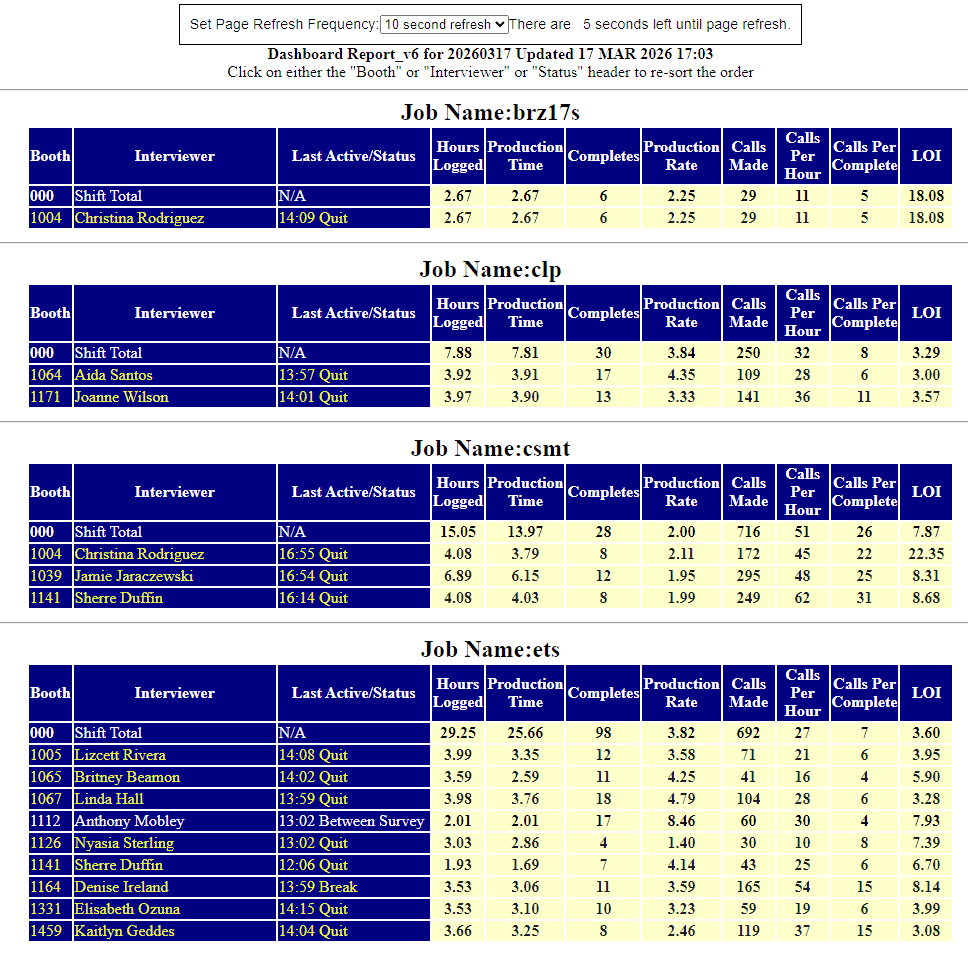 Set Page Refresh Frequency: 10 second refresh There are 5 seconds left until page refresh.

Dashboard Report_v6 for 20260317 Updated 17 MAR 2026 17:03
Click on either the "Booth" or "Interviewer" or "Status" header to re-sort the order

Job Name:brz17s

| Booth | Interviewer | Last Active/Status | Hours Logged | Production Time | Completes | Production Rate | Calls Made | Calls Per Hour | Calls Per Complete | LOI |
|---|---|---|---|---|---|---|---|---|---|---|
| 000 | Shift Total | N/A | 2.67 | 2.67 | 6 | 2.25 | 29 | 11 | 5 | 18.08 |
| 1004 | Christina Rodriguez | 14:09 Quit | 2.67 | 2.67 | 6 | 2.25 | 29 | 11 | 5 | 18.08 |

Job Name:clp

| Booth | Interviewer | Last Active/Status | Hours Logged | Production Time | Completes | Production Rate | Calls Made | Calls Per Hour | Calls Per Complete | LOI |
|---|---|---|---|---|---|---|---|---|---|---|
| 000 | Shift Total | N/A | 7.88 | 7.81 | 30 | 3.84 | 250 | 32 | 8 | 3.29 |
| 1064 | Aida Santos | 13:57 Quit | 3.92 | 3.91 | 17 | 4.35 | 109 | 28 | 6 | 3.00 |
| 1171 | Joanne Wilson | 14:01 Quit | 3.97 | 3.90 | 13 | 3.33 | 141 | 36 | 11 | 3.57 |

Job Name:csmt

| Booth | Interviewer | Last Active/Status | Hours Logged | Production Time | Completes | Production Rate | Calls Made | Calls Per Hour | Calls Per Complete | LOI |
|---|---|---|---|---|---|---|---|---|---|---|
| 000 | Shift Total | N/A | 15.05 | 13.97 | 28 | 2.00 | 716 | 51 | 26 | 7.87 |
| 1004 | Christina Rodriguez | 16:55 Quit | 4.08 | 3.79 | 8 | 2.11 | 172 | 45 | 22 | 22.35 |
| 1039 | Jamie Jaraczewski | 16:54 Quit | 6.89 | 6.15 | 12 | 1.95 | 295 | 48 | 25 | 8.31 |
| 1141 | Sherre Duffin | 16:14 Quit | 4.08 | 4.03 | 8 | 1.99 | 249 | 62 | 31 | 8.68 |

Job Name:ets

| Booth | Interviewer | Last Active/Status | Hours Logged | Production Time | Completes | Production Rate | Calls Made | Calls Per Hour | Calls Per Complete | LOI |
|---|---|---|---|---|---|---|---|---|---|---|
| 000 | Shift Total | N/A | 29.25 | 25.66 | 98 | 3.82 | 692 | 27 | 7 | 3.60 |
| 1005 | Lizcett Rivera | 14:08 Quit | 3.99 | 3.35 | 12 | 3.58 | 71 | 21 | 6 | 3.95 |
| 1065 | Britney Beamon | 14:02 Quit | 3.59 | 2.59 | 11 | 4.25 | 41 | 16 | 4 | 5.90 |
| 1067 | Linda Hall | 13:59 Quit | 3.98 | 3.76 | 18 | 4.79 | 104 | 28 | 6 | 3.28 |
| 1112 | Anthony Mobley | 13:02 Between Survey | 2.01 | 2.01 | 17 | 8.46 | 60 | 30 | 4 | 7.93 |
| 1126 | Nyasia Sterling | 13:02 Quit | 3.03 | 2.86 | 4 | 1.40 | 30 | 10 | 8 | 7.39 |
| 1141 | Sherre Duffin | 12:06 Quit | 1.93 | 1.69 | 7 | 4.14 | 43 | 25 | 6 | 6.70 |
| 1164 | Denise Ireland | 13:59 Break | 3.53 | 3.06 | 11 | 3.59 | 165 | 54 | 15 | 8.14 |
| 1331 | Elisabeth Ozuna | 14:15 Quit | 3.53 | 3.10 | 10 | 3.23 | 59 | 19 | 6 | 3.99 |
| 1459 | Kaitlyn Geddes | 14:04 Quit | 3.66 | 3.25 | 8 | 2.46 | 119 | 37 | 15 | 3.08 |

[WHAT TO PRODUCE]
In the lines above, find the word "Sherre" and copy each line that contains it.

[EXERCISE RESULT]
| 1141 | Sherre Duffin | 16:14 Quit | 4.08 | 4.03 | 8 | 1.99 | 249 | 62 | 31 | 8.68 |
| 1141 | Sherre Duffin | 12:06 Quit | 1.93 | 1.69 | 7 | 4.14 | 43 | 25 | 6 | 6.70 |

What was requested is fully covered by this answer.